We all write applications in a development environment and deploy them in the production environment on our servers. Now it is not only the terms or operating systems which get changed in development or production environment, instead quite a few other things get changed. For example:

  1. In the development environment, you will use your personal email to send emails, whereas in production you may use the company email. Same holds true for 3rd party services API keys.

  2. During development, you may not want to cache the views, whereas in production views caching is required for performance.

There are a couple of ways of dealing with the complexity of the environment switch.

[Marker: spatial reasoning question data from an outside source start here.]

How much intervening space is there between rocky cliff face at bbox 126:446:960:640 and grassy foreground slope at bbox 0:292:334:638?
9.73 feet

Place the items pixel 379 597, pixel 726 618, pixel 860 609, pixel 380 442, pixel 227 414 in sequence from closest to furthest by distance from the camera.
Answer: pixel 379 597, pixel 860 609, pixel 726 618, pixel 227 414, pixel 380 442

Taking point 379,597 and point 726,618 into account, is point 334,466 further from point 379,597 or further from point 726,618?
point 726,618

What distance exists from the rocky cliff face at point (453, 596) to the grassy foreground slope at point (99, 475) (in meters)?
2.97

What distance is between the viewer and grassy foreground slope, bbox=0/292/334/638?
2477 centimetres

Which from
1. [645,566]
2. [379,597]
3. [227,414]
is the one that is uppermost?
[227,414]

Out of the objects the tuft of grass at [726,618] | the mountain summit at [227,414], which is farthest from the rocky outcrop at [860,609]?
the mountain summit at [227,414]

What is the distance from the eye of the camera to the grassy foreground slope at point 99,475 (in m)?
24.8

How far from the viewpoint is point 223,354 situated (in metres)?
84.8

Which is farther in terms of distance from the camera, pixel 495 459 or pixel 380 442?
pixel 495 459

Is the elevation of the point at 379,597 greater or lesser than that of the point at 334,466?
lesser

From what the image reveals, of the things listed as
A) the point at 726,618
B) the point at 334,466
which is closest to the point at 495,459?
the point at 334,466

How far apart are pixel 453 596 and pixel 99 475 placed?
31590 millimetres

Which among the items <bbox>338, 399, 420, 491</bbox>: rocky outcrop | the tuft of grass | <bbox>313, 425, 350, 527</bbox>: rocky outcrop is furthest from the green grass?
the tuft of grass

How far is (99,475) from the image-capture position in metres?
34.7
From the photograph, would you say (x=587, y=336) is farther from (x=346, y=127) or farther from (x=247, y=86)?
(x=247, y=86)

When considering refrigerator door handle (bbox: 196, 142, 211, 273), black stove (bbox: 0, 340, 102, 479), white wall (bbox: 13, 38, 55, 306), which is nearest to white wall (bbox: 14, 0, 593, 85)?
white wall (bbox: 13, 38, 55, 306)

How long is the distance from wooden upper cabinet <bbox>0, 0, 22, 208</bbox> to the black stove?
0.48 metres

  1. Add if/else clauses inside your app and check for the current env, before taking the action.

  2. Create multiple copies of configuration files for each environment.

Solution

To overcome this problem AdonisJs makes use of Environment variables, which are very common in bash scripts and now also used by modern frameworks across different communities.

The (.env) file

There is a .env file inside the root of every brand new AdonisJs project. The purpose of this file is to keep all the configuration variables, which are supposed to change across environments. Following is the default .env file.

(.env)
HOST=localhost
PORT=3333
APP_KEY=n96M1TPG821EdN4mMIjnGKxGytx9W2UJ
NODE_ENV=development
CACHE_VIEWS=false
SESSION_DRIVER=cookie

This file is autoloaded at the time of booting the HTTP server or running Ace commands. You can read values from this file with the help of Env provider or access them using the Node.js process.env global.

Reading/Writing Values

Values from this file are accessible via process.env or by using inbuilt Env provider. Ideally, it is recommended to use the Env provider since it may handle some inconsistency for you.

get(value, [defaultValue])

get method will return the value of an environment variable. Also it accepts an optional defaultValue, which is returned when the actual value is undefined or null.

const Env = use('Env')
Env.get('NODE_ENV', 'development')

set(key, value)

set method will update the existing value with the new value. Also, it will create the key/value pair if it does not exist.

const Env = use('Env')
Env.set('NODE_ENV', 'production')
Updating environment variables after a certain part of the application have read them has no effect. It is recommended to override env variables via command line when starting the HTTP server. For example: PORT=8000 npm start.

File Location

AdonisJs will automatically load the .env file from the root of your project. You can override the location of the file by defining a different path at the time of starting the server.

ENV_PATH=/etc/config/.env npm start

At times you may set env variables using your hosting provider dashboard. In that case having .env file makes no sense and to ignore the Env provider error, you must start the server with ENV_SILENT.